The dream has stuck with me all morning, and I had to force myself not to call one of my friends for some kind of reassurance that they were, in fact, still alive. Not that I believe dreams are prophetic, but because I needed some way to shake off the last remnants of the feeling of grief and shock I had.

Comments

1

I’ve experienced that as well - where I’ve had to physically reassure myself that some horrible dream-fate has not in fact befallen those I dreamed it of. Not because of any actual doubt, but because mere intellectual certainty does nothing to assuage the horror and heartsickness. It’s a bit disturbing to think that our minds can mess with themselves like that; how little pressure it takes on the point where reality and perception intersect to skew things so significantly.

2

I also have had such dreams. Twice that I can recall, one where it was a close friend, and the other was the love of my life. I definitely understand what it’s like to wake up in shock and want nothing more than to banish the awful thoughts with the reassurance of that person’s voice. What I wonder is if it’s directly related to our worst fears? In both my dreams a horrible disease or cancer was responsible for the deaths: thus portraying my ultimate fear of not having control, of not being able to step in front of a bullet or grab her from a cliff, but to watch her die helplessly.
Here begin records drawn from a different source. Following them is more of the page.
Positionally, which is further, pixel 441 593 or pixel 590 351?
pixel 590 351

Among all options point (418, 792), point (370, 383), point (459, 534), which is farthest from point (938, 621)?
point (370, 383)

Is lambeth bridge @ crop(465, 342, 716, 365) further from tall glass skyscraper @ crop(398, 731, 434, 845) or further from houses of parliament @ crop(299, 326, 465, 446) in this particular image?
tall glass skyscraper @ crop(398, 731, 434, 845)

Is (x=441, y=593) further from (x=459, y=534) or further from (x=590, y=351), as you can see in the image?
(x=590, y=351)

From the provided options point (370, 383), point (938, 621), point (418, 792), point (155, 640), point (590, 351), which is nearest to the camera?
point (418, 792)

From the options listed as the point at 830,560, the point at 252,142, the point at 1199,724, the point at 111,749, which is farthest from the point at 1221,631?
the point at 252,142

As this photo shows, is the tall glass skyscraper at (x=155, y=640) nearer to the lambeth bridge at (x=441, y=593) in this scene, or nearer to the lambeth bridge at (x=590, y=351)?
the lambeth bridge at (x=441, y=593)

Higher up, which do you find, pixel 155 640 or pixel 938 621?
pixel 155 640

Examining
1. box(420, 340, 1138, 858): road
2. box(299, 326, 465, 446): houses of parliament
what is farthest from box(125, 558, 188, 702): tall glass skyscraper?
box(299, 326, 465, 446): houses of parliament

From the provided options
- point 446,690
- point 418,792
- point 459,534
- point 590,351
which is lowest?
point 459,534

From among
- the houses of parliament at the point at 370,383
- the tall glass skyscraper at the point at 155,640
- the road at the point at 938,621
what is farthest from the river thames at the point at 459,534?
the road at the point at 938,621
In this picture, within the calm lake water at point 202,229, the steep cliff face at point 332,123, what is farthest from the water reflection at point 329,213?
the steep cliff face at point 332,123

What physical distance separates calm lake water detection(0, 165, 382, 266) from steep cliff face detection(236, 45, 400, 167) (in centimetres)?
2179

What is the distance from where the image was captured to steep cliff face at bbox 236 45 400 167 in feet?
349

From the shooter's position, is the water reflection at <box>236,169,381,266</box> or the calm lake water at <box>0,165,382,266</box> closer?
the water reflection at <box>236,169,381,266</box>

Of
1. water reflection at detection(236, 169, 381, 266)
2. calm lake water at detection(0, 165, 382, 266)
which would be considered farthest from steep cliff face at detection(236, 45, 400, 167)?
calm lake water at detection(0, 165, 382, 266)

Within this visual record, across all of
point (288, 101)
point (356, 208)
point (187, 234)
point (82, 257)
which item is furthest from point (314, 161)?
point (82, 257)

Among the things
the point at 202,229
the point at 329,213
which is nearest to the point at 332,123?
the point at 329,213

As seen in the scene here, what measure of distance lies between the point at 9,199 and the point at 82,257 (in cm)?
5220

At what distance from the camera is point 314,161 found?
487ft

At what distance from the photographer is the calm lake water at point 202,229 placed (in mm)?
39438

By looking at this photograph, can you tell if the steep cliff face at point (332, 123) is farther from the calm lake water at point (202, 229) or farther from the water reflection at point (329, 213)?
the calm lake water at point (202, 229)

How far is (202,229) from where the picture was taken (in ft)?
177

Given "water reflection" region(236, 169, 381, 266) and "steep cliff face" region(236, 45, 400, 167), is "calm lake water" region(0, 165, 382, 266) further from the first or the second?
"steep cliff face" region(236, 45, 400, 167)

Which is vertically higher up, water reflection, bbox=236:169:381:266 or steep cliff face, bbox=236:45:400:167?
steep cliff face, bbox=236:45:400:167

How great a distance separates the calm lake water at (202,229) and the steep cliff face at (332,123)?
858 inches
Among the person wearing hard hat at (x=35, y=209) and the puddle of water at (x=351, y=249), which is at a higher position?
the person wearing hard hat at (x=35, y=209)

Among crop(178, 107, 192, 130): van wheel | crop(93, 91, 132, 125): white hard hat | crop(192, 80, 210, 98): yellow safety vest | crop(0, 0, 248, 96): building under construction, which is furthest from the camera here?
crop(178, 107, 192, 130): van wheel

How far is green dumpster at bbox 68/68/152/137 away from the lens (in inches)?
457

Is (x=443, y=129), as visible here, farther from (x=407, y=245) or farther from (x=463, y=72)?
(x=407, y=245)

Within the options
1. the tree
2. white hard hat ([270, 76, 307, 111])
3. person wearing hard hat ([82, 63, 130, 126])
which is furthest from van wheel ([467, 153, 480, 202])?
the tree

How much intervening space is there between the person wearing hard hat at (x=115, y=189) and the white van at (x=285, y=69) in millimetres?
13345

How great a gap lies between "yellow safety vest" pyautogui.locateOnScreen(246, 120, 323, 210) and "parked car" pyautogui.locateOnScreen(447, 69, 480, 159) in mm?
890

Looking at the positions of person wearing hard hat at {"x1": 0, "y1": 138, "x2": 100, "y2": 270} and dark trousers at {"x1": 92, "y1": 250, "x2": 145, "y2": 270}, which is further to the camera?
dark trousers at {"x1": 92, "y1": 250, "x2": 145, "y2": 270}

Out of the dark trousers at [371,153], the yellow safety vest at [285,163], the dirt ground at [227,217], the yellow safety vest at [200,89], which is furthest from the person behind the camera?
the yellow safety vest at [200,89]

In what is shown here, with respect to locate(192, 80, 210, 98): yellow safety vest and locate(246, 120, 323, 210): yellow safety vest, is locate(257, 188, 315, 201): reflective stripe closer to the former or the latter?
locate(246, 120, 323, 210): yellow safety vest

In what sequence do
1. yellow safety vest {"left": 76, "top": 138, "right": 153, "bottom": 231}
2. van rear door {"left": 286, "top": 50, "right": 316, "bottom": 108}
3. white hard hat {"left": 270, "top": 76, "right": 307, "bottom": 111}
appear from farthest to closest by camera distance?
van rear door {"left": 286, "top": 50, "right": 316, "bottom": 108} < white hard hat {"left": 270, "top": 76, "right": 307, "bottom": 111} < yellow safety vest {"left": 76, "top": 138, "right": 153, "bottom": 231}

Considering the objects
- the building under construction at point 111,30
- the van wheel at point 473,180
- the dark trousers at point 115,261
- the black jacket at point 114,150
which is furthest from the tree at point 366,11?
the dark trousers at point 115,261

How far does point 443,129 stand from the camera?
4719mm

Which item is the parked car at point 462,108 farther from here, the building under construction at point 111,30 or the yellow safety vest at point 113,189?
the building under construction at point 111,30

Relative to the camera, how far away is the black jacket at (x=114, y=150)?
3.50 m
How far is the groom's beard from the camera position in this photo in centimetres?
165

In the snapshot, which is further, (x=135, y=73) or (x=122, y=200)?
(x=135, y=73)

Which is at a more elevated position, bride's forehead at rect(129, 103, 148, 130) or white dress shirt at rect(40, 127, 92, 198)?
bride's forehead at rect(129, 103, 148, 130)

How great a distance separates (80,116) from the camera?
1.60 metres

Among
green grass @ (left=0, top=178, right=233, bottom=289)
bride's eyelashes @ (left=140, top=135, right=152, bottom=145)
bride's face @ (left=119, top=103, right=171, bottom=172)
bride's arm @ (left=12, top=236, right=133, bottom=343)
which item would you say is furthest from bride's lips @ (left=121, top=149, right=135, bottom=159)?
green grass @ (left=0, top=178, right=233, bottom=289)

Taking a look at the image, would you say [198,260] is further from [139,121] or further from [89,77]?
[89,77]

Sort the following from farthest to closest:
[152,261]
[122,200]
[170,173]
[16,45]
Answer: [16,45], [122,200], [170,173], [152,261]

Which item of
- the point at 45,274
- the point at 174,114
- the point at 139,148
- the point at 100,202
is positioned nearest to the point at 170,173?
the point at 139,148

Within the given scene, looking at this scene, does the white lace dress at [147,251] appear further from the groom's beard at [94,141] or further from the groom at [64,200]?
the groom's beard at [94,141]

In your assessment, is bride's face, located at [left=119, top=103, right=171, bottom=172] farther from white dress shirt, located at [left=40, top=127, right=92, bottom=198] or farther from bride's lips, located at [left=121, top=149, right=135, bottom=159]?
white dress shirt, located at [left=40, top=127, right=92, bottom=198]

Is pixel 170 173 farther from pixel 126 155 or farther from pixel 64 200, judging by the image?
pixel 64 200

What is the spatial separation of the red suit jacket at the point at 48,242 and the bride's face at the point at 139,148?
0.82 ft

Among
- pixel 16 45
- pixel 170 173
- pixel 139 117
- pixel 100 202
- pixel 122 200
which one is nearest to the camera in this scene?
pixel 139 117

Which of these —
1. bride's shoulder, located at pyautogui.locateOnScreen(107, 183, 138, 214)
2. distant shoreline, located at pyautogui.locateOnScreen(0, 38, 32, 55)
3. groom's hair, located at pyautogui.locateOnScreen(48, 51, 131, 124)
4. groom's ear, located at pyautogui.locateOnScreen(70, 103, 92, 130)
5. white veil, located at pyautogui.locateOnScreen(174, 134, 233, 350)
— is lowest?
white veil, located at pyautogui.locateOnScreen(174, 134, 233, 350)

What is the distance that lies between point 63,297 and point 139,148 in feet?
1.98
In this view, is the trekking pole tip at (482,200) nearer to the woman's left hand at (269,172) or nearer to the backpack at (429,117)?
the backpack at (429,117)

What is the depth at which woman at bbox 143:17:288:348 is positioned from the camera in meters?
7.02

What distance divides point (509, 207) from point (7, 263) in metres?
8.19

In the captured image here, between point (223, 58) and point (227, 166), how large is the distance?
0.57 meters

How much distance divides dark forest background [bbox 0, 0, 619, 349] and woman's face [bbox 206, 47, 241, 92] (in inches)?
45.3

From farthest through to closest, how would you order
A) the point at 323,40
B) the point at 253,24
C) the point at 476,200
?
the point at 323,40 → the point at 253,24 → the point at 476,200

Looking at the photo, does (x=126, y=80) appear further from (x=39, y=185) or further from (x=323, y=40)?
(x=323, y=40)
Could yours be a fear of your personal decisions striking at the innocents in your life? The most painful indirect assault? Just a rhetorical muse.
~Sam

3

I don’t know a whole lot about dreams, but what I do know is that soldiers coming back from the war who are given medications that don’t allow them to dream (sedatives, antipsychotics) do worse in the long run than those who dream when they come back from the front lines, all other things being equal between the two patients (injuries, exposure to harm, etc.). I take this to mean that dreams are necessary for our brain to “deal” with stuff. So who knows what you were dealing with, or why, but apparently it was necessary.

My last nightmare was that I developed type 2 diabetes. What I’m worrying about in that one was pretty clear…my dreams are so boring, even the nightmares!

4

Rachel, you don’t know how much it delights me to hear that your theory on dreams accords entirely with Star Trek lore, where the episode of “Night Terrors” clearly indicates that REM sleep serves an essential function for the life of the mind.

5

That episode is the most poignant reason that I initially feared the anatomy lab.

6

Sorry for the belated response on this, Martin, as I was on vacation: I may be the only one who understands so little about anatomy that I don’t understand your reference. What does your anatomy lab have to do with “Night Terrors”?

OH. Do you mean the scene with Dr. Crusher and the bodies? Yeah. That was terrifying.

7

You got it. At first I didn’t like being in the lab alone.